Rumah Baru
Sudah enam bulan sejak Cakra pindah ke Bandung. Rumah rasanya lebih sepi. Tidak ada suara anak kecil selain Ruby. Tidak ada lagi yang menyuapi dengan gaya gymnastics. Kolam kecil yang dulu tempat ikan-ikan milik Cakra, sekarang kembali kosong.
Dan tidak ada lagi yang menemani ibu mengobrol di siang hari. Biasanya ibu suka bercerita kepada Tara, sembari dia mengasuh anaknya. Cerita apa saja, dari kehidupan mereka saat masih ada ayah, sampai gosip terbaru minggu ini. Sejak Tara pindah, ibu jadi lebih sering bercengkerama dengan tante Anna.

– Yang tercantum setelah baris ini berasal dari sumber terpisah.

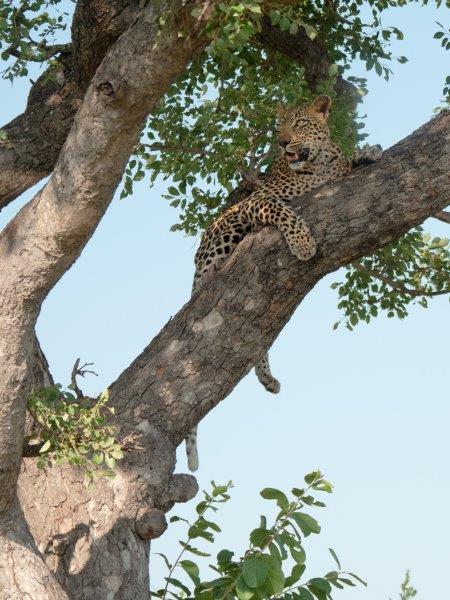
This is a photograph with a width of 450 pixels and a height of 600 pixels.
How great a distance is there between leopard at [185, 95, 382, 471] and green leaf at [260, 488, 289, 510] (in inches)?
56.4

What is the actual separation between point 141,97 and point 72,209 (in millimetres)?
632

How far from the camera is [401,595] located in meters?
6.27

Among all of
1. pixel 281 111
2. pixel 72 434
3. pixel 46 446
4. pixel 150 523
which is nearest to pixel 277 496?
pixel 150 523

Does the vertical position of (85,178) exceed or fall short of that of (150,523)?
it exceeds it

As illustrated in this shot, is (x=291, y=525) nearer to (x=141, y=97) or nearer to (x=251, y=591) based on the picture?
(x=251, y=591)

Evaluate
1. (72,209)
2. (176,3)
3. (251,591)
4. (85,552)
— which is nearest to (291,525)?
(251,591)

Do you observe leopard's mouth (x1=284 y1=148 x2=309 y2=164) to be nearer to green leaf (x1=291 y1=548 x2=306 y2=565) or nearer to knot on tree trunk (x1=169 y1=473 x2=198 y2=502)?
knot on tree trunk (x1=169 y1=473 x2=198 y2=502)

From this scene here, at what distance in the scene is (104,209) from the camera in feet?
18.0

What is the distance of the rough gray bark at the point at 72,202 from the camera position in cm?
538

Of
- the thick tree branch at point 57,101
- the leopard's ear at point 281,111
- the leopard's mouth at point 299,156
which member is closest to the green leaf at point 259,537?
the leopard's mouth at point 299,156

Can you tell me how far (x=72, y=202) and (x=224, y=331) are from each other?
1435 mm

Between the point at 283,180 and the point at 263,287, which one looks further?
the point at 283,180

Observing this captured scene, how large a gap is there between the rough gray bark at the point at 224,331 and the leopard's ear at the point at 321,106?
217 cm

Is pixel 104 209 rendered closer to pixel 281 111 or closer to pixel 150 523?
pixel 150 523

Ada yang kehilangan, ada juga yang berbahagia. Walaupun pagi Kanaya terkadang masih disibukkan dengan kedatangan Ruby di kamarnya, tapi setidaknya terasa lebih tenang dengan berkurangnya dua anak kecil lainnya.

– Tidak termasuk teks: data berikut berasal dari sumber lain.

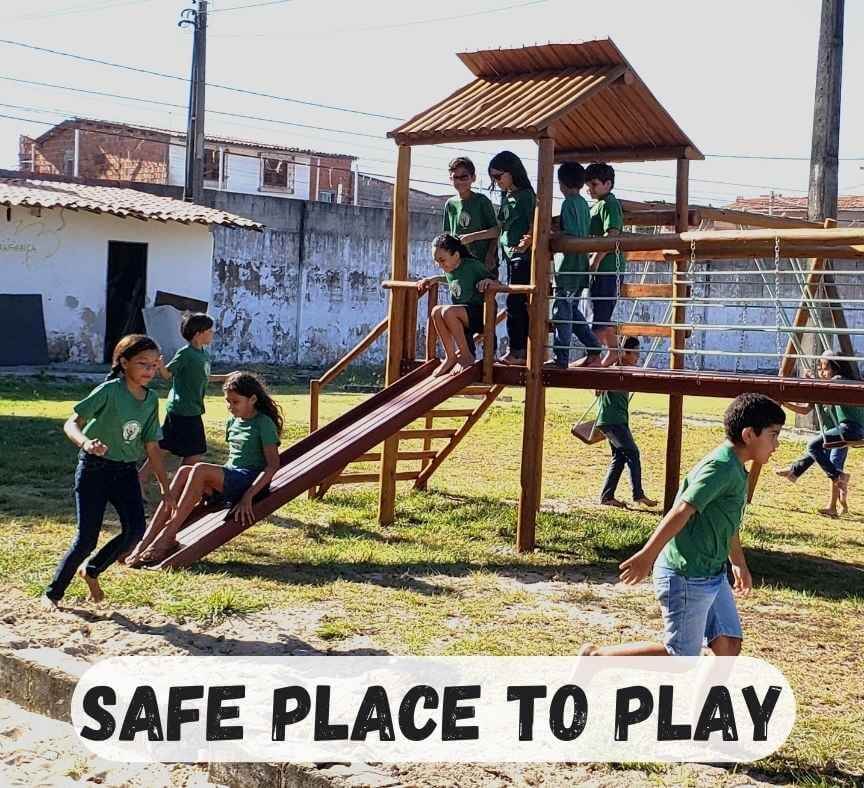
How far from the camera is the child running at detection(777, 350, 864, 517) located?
10.4m

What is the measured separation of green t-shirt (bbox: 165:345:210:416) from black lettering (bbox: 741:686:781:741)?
4.86 meters

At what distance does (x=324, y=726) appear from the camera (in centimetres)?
488

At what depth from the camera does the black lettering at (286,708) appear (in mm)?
4828

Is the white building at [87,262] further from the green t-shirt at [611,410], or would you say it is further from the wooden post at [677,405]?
the wooden post at [677,405]

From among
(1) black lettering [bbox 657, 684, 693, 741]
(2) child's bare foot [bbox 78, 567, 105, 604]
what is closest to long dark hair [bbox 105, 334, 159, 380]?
(2) child's bare foot [bbox 78, 567, 105, 604]

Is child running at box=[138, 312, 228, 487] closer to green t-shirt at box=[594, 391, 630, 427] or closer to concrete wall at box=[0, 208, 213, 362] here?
green t-shirt at box=[594, 391, 630, 427]

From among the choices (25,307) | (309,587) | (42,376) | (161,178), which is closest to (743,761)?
(309,587)

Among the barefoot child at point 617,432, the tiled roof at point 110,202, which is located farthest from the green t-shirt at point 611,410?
the tiled roof at point 110,202

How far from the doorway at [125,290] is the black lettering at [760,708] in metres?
19.7

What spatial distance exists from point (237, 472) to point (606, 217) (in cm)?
366

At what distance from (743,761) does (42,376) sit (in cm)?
1752

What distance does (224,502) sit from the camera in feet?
26.8

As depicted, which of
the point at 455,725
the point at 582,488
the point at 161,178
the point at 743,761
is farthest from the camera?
the point at 161,178

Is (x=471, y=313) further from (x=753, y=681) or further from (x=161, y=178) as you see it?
(x=161, y=178)
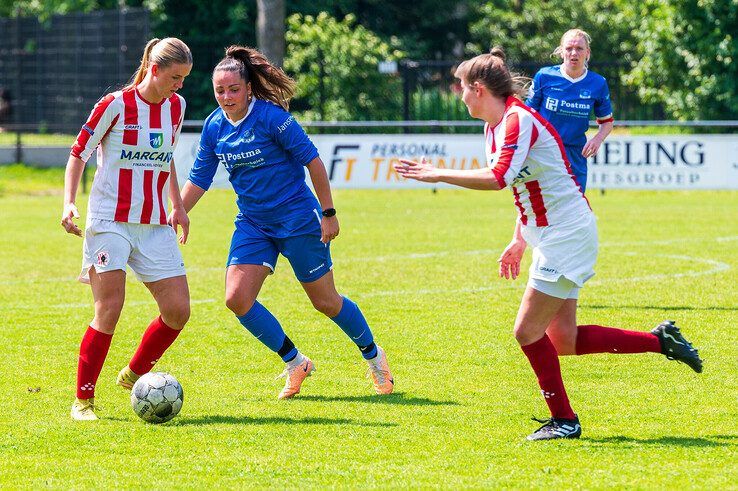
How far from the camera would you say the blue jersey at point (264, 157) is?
21.9 ft

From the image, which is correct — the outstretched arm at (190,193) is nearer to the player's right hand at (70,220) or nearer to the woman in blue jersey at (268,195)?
the woman in blue jersey at (268,195)

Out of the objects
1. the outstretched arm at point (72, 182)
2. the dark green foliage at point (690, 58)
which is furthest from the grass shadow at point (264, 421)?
the dark green foliage at point (690, 58)

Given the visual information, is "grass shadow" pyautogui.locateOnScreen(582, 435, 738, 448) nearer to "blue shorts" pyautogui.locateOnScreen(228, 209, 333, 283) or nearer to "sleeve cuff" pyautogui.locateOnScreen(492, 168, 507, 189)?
"sleeve cuff" pyautogui.locateOnScreen(492, 168, 507, 189)

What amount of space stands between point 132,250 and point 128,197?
29cm

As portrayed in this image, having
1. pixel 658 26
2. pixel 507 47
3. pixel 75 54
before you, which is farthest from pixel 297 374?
pixel 507 47

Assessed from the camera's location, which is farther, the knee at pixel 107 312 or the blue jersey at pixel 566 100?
the blue jersey at pixel 566 100

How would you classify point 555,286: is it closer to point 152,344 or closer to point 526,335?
point 526,335

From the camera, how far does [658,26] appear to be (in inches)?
969

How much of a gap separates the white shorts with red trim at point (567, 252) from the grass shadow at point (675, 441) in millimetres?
769

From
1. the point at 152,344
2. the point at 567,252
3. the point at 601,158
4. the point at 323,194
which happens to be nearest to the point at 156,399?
the point at 152,344

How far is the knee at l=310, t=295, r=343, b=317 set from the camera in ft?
22.8

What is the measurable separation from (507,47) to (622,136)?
17423mm

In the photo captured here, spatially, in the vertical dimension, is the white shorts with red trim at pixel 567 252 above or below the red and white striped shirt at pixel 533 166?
below

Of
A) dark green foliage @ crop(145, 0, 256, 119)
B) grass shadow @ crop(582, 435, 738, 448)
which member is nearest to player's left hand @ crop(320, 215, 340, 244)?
grass shadow @ crop(582, 435, 738, 448)
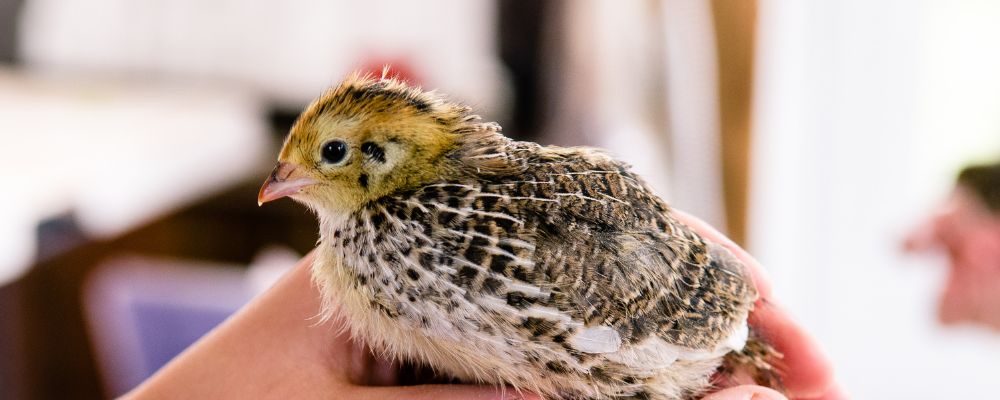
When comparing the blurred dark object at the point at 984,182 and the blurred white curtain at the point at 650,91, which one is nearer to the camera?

Sayangnya karena pekerjaan yang banyak, Cakra tidak bisa terlalu sering mampir ke Jakarta. Selama enam bulan ini, kedatangan Cakra bisa dihitung dengan dua tangan. Sebagai gantinya, ibu lebih sering video call dengan Tara untuk melihat cucu-cucunya. Seperti pagi ini.

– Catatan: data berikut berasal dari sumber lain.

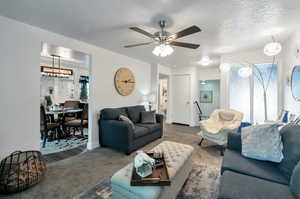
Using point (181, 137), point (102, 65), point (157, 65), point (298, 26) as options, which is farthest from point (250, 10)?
point (157, 65)

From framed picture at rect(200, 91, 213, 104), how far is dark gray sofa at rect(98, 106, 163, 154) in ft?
11.5

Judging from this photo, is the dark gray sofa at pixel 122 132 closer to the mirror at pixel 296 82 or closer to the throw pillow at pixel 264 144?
the throw pillow at pixel 264 144

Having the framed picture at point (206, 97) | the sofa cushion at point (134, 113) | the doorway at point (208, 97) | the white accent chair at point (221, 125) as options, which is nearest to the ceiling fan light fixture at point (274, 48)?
the white accent chair at point (221, 125)

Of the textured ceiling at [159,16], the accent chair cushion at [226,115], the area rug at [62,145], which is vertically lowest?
the area rug at [62,145]

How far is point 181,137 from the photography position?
4492 mm

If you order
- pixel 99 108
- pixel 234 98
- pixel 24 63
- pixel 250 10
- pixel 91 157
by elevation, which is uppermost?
pixel 250 10

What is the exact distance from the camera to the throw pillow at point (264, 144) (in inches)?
71.1

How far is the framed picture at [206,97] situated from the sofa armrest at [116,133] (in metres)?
4.67

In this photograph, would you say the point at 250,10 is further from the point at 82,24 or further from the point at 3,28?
the point at 3,28

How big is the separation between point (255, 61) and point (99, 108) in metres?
4.24

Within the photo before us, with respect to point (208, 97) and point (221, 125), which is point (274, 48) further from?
point (208, 97)

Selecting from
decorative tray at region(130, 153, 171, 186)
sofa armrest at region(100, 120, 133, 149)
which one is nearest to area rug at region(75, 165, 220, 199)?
decorative tray at region(130, 153, 171, 186)

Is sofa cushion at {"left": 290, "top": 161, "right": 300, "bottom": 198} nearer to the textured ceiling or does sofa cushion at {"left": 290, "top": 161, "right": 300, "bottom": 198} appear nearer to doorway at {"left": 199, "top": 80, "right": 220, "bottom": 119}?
the textured ceiling

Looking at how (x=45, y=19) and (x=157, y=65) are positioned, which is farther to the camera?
(x=157, y=65)
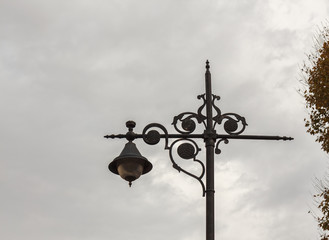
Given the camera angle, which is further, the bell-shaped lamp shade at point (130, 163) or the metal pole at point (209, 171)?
the bell-shaped lamp shade at point (130, 163)

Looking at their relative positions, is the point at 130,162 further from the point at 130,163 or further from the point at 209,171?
the point at 209,171

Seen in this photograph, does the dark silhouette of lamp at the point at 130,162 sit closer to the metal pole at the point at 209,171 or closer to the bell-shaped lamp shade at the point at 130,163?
the bell-shaped lamp shade at the point at 130,163

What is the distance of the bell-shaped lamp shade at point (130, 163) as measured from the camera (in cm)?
1002

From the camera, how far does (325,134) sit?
22.0m

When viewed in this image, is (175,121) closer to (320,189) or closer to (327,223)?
(327,223)

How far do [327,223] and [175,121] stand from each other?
40.1 feet

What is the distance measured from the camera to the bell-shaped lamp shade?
10.0m

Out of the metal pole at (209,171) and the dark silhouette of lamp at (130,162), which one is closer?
the metal pole at (209,171)

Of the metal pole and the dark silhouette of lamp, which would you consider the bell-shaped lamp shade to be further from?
the metal pole

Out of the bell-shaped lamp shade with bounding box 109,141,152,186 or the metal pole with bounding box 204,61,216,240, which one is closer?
Result: the metal pole with bounding box 204,61,216,240

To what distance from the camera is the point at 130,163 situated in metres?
10.0

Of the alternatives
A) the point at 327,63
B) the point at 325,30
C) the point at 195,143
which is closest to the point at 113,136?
the point at 195,143

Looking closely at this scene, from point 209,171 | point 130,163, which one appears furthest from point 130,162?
point 209,171

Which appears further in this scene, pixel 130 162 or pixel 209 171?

“Iva, sini dulu. Eyang mau ketemu Iva nih.”
“Halo Eyanggg! Aku punya rok baru lhooo.” Rok birunya mengembang mengikuti putaran kakinya. “Aku jadi Cinderella!”
“Waaahhh, bagus banget. Dibeliin siapa, cantik?”
“Dibeliin Papa.”
“Mas Raka mana?”
“Lagi bobo sama Papa."
"Mas Cakra abis lembur, Bu. Lagi banyak pendingan kerjaan soalnya.” Sebagai istri, Tara mencoba menjelaskan mengapa sudah jam sepuluh pagi tapi suaminya masih tidur nyenyak.
“Iva kangen nggak sama Eyang?”
“Kangennn bangettt.”
Melihat Iva memeluk Tara dengan kencang, ada desir iri yang masuk ke hati ibu. Tapi langsung ditepisnya jauh-jauh. Mungkin anak sulungnya itu sedang sibuk.
“Rumah baik-baik aja, Nduk?”
“Baik, Bu. Kadang aku panggil orang buat bantu bersihin rumah, kalo kerjaan aku lagi banyak. Masih adaptasi soalnya. Susah ya, ngurus rumah sendiri.”
“Vitamin Cakra masih diminum kan?”
“Masih kok, Bu.
Maaf ya kita belum bisa ke sana, kerjaan Mas Cakra lagi banyak banget. Pulangnya juga malem terus. Makanya kalo weekend, kadang suka aku biarin tidur sampe siang.”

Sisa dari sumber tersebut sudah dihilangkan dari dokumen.